Separado del común de los libros que pueblan las estanterías de mi despacho, al lado de las ?Rimas? de Bécquer y en línea directa con la mirada de bronce de San Juan de la Cruz, descansa un ejemplar de ‘Sepulcro en Tarquinia’, en la maravillosa edición ilustrada por el cacereño Javier Alcaíns del año 2002. El ciprés que preside la portada, tan poco anclado en la tierra, tan soñador y tan amigo del aire, evoca enseguida todo ese mundo que Colinas hizo suyo antes de traspasárselo a miles de lectores, en el que seguramente sea su libro más emblemático. En la dedicatoria el autor ya hace referencia a “este viejo poema, que siempre regresa”, como los cipreses de los griegos regresaron a los poemas de los romanos y los poemas de los romanos a los cipreses que los musulmanes españoles plantaron en sus cigarrales y en sus villas del Mediterráneo. Pinceladas verticales sobre el estrato yacente de la historia.

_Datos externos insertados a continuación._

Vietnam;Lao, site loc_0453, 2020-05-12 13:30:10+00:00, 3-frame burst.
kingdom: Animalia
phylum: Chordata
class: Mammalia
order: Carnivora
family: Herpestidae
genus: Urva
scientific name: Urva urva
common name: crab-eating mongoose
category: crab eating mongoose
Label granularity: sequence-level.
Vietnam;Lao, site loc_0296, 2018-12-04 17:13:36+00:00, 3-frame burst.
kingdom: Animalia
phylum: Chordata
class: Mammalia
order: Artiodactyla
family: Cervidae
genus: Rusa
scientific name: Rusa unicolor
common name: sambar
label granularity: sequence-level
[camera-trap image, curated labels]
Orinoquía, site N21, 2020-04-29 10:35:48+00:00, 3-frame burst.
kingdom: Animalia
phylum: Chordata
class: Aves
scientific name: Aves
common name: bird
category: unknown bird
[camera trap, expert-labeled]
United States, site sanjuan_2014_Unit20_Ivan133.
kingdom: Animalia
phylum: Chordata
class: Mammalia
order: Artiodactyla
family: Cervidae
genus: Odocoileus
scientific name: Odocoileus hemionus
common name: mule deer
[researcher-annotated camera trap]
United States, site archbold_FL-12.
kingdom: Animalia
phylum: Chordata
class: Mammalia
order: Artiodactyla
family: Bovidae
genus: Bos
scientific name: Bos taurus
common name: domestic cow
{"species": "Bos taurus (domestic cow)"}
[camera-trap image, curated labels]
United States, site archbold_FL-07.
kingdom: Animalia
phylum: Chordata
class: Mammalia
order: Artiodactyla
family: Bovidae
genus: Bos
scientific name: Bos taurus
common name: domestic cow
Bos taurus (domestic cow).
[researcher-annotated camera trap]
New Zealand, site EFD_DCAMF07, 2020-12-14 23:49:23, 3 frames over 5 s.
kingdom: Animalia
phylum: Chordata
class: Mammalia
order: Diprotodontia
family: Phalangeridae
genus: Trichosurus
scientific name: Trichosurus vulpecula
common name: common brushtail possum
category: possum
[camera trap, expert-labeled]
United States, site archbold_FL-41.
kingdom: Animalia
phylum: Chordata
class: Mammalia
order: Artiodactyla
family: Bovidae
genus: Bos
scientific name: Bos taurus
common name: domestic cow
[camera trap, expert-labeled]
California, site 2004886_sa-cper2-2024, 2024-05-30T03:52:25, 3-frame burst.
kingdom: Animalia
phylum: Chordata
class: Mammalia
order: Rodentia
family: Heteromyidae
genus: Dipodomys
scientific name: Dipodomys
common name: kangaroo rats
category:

En una de las críticas más certeras de este libro, que Colinas publicó con 29 años, José Olivio Jiménez destaca la decantación “más depurada y a la vez humanamente temblorosa del lirismo total de su autor”, entendiéndose por lirismo total “la impregnación incisiva, y de acento sin temores romántico (si bien, y para su suerte, no al hispánico modo), que el espíritu obra sobre todos los materiales que contempla, palpa o maneja”. Un lirismo perfectamente compatible, por no decir complementario, con ese llamado “culturalismo” que marcó también una época, y que después ha tenido centenares de émulos, la mayor parte de los cuales, por cierto, se quedaron con la música, pero entendieron muy poco la letra de este largo poema fragmentario donde el amor cobra cuerpo y se sublima al estilo de los grandes textos clásicos. No faltó, de hecho, quien se apresurara a emparentar ?Sepulcro en Tarquinia? con ?Piedra de sol?, de Octavio Paz, mientras que su autor confesaba que entonces de quien andaba cerca era del Pablo Neruda de ‘Tentativa del hombre infinito’, pero sobre todo de su querido Giacomo Leopardi.
Regresa siempre, es verdad, ?Sepulcro en Tarquinia?. Inspira siempre. Y ahora ha inspirado también a 55 poetas españoles, de todas las estéticas y todas las generaciones, que lo saludan, incardinado en el vuelo de sus propios versos, como al clásico que ya es. No clásico de mármol frío, como alguno se ha aventurado en señalar, fijándose más en el sepulcro que en Tarquinia, sino clásico de piedra caliente, de piedra porosa como ésa que lleva siempre Antonio Colinas, flotando en el alma y sosteniendo los montes de sus paisajes interiores. “Hay tanta nieve fuera”, repite el poeta con insistencia, para marcar el contraste con lo que hay dentro: un corazón ardido de amor y de memoria y de música.
Eso y la música callada. La música que se siente en el oído interior cuando las huellas de la memoria se manifiestan en el marco de una naturaleza idílica: la sombra de un ciprés proyectada en el sepulcro de la historia del arte. Suenan los nombres de los músicos como suenan los nombres de los poetas, los pintores o las ciudades, como se huele el tomillo y se escucha un rumor de árboles de oro agitados por el aire del tiempo.
Éste es quizás el secreto de la fuerza que mantiene intanta, cuarenta años después, este viejo poema que siempre regresa. La calidez del alma a la intemperie. La plenitud del amor en su desasosiego de llama de amor viva. “Amor tiene en los labios cicatrices / morir sin poseerte qué delicia”. La constatación de la vida, del aliento, de la sangre, frente a los recordatorios de la muerte. El ciprés de Tarquinia al lado de los labios rojos, carnales, de la estatua de mármol que ocupa la portada de las ?Rimas? de Gustavo Adolfo Bécquer en la estantería de mi despacho. Todo bajo la atenta mirada de San Juan. Las casualidades no existen.